Personal details
- Born: 15 June 1915
- Died: 22 March 1997 (aged 81)
- Spouse: Nalini Ratnayaka
- Children: 5
- Alma mater: St. John's College, Panadura University of Colombo University of Peradeniya
- Profession: oriental scholar

= P. B. Sannasgala =

Sri Lankan academic and linguist

Punchi Bandara Sannasgala (known as Professor P. B. Sannasgala or Professor Sannasgala) (15 June 1915 – 22 March 1997) was a Sri Lankan academic and linguist. Noted oriental scholar, he was a researcher on Sinhala language, Sinhala literature, Pali and Sanskrit. He is the author of `Sinhala Saahithya Wanshaya' in the 1960s.

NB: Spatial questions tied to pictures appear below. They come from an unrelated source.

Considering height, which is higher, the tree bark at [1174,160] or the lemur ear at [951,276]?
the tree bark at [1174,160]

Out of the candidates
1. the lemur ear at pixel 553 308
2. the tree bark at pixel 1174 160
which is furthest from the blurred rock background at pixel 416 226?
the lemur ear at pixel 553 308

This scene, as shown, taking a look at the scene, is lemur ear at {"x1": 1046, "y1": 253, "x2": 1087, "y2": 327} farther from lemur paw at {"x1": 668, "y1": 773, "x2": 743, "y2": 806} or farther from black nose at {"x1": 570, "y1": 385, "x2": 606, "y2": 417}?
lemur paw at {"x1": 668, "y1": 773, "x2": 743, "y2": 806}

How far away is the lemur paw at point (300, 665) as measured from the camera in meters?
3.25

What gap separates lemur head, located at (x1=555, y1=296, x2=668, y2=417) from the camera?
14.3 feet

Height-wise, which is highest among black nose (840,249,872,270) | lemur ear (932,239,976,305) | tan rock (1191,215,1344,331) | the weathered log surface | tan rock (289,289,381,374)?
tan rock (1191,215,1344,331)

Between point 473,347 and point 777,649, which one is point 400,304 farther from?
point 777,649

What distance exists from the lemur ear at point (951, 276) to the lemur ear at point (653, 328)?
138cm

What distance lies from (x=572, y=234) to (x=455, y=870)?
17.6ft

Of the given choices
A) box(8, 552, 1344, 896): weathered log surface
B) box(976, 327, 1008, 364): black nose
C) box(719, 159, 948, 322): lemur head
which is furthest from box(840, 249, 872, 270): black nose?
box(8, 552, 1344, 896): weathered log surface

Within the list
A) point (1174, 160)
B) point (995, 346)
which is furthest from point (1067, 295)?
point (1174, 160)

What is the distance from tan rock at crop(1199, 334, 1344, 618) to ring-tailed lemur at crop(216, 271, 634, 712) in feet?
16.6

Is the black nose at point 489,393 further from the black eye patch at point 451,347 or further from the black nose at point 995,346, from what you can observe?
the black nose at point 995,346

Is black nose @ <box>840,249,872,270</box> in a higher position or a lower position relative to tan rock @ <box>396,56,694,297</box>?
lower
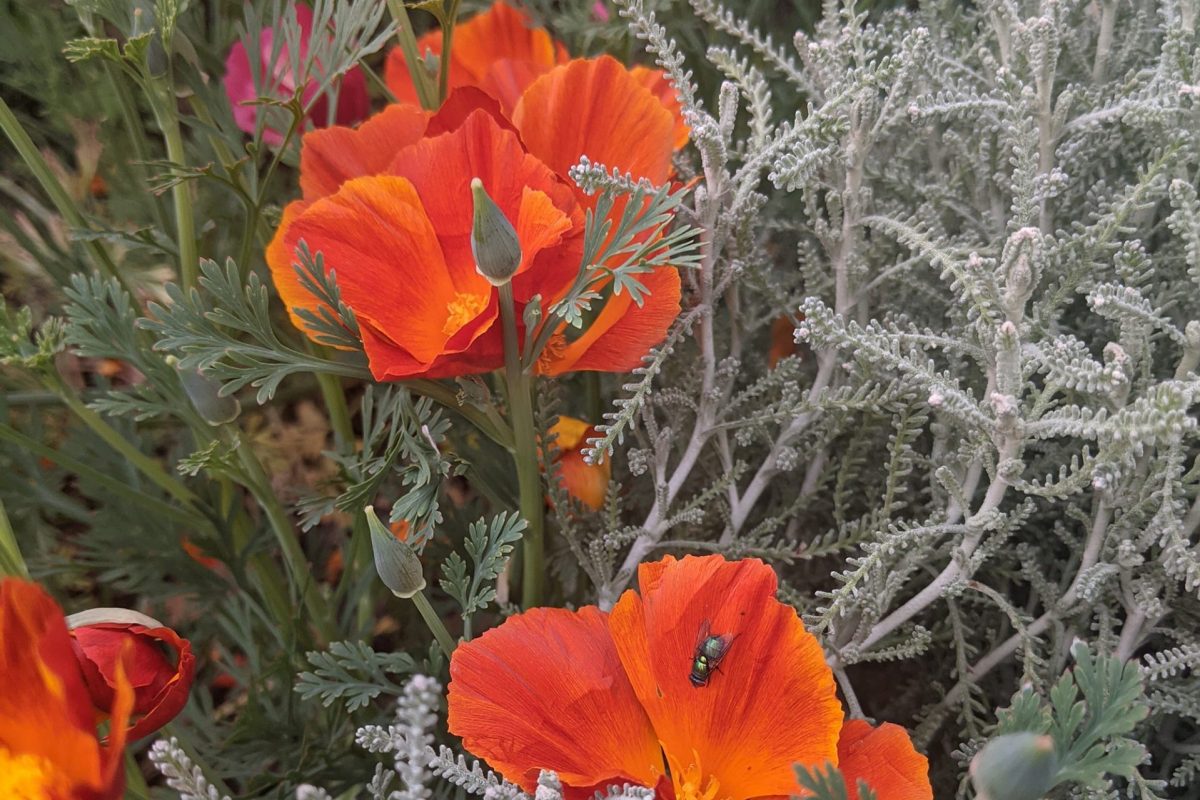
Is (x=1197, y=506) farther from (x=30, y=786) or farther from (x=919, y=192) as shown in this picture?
(x=30, y=786)

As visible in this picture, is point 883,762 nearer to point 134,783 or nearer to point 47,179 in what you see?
point 134,783

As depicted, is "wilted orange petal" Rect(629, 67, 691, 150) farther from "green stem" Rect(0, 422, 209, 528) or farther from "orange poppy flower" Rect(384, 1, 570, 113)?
"green stem" Rect(0, 422, 209, 528)

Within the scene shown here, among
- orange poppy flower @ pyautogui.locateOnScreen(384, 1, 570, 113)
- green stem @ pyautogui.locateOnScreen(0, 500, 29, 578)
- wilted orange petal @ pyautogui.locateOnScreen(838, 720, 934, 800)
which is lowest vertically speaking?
wilted orange petal @ pyautogui.locateOnScreen(838, 720, 934, 800)

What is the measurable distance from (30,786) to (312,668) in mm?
260

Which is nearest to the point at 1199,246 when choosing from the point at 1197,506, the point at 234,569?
the point at 1197,506

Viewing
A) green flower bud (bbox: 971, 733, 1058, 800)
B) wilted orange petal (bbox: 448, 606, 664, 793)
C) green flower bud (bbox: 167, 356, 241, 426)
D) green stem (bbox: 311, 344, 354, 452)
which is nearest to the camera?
green flower bud (bbox: 971, 733, 1058, 800)

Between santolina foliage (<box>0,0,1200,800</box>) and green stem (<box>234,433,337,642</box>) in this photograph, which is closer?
santolina foliage (<box>0,0,1200,800</box>)

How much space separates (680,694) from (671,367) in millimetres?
244

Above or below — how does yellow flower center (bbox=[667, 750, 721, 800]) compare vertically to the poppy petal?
below

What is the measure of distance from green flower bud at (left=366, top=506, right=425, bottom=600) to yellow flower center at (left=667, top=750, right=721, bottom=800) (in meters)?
0.14

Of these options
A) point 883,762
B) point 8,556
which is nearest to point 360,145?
point 8,556

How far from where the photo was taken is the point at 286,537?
640 millimetres

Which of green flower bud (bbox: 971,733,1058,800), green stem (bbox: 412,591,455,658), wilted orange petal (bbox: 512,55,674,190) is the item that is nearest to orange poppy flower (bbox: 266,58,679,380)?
wilted orange petal (bbox: 512,55,674,190)

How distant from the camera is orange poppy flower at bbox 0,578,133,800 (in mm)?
374
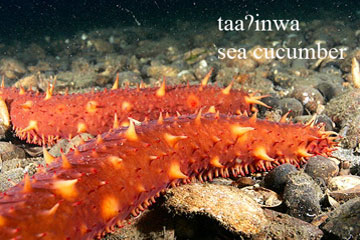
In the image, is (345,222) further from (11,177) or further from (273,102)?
(11,177)

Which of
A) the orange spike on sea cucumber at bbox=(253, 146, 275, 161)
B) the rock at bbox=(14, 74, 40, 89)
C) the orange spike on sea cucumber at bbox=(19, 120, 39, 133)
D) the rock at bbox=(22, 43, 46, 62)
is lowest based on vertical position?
the orange spike on sea cucumber at bbox=(253, 146, 275, 161)

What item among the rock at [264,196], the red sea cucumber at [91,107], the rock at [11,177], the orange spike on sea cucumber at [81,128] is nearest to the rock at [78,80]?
the red sea cucumber at [91,107]

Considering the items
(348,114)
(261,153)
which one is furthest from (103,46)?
(261,153)

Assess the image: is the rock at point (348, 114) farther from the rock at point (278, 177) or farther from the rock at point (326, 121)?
the rock at point (278, 177)

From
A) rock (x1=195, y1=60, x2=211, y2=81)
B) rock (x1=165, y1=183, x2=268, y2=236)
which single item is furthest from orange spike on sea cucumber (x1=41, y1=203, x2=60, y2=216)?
rock (x1=195, y1=60, x2=211, y2=81)

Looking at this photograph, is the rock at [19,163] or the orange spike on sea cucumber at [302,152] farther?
the rock at [19,163]

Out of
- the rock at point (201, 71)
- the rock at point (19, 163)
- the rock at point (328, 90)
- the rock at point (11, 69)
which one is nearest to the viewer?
the rock at point (19, 163)

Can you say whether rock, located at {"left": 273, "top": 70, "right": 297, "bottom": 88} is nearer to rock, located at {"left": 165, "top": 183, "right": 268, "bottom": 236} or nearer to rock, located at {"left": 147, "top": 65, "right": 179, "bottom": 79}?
rock, located at {"left": 147, "top": 65, "right": 179, "bottom": 79}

== Early life and education ==
Born in Ambagasdowegedara, Ambawela, Uva Province of Ceylon, he was the eldest of eight siblings which included three brothers and four sisters. Receiving is primary education at the local school, he then studied at the Pravacanodaya Pirivena gaining many awards before entering St. John's College, Panadura for his secondary education. He entered Ceylon University College. Having graduated with a BA (Honours) in Sinhala, he went on to gained a masters and Doctor of Philosophy from the University of Ceylon. His submission for a Doctor of Letters degree from the Vidyalankara Campus (University of Kelaniya) in 1976 was not carried out by the university although the examiners approved the granting of the degree on his thesis "Sinhala Vocables of Dutch Origin".

== Academic career ==
Starting on his academic career in 1947, he joined the Sinhala Dictionary project in the 1950s. He authored may books and was member of the faculty of the University of Colombo and the University of Kelaniya.

== Family ==
He married Nalini Ratnayaka, daughter of Abeyratne Ratnayaka, first Cabinet Minister of Food, Co-operatives and later Minister of Home Affairs. They had five daughters, including Professor Kshanika Hirimburegama.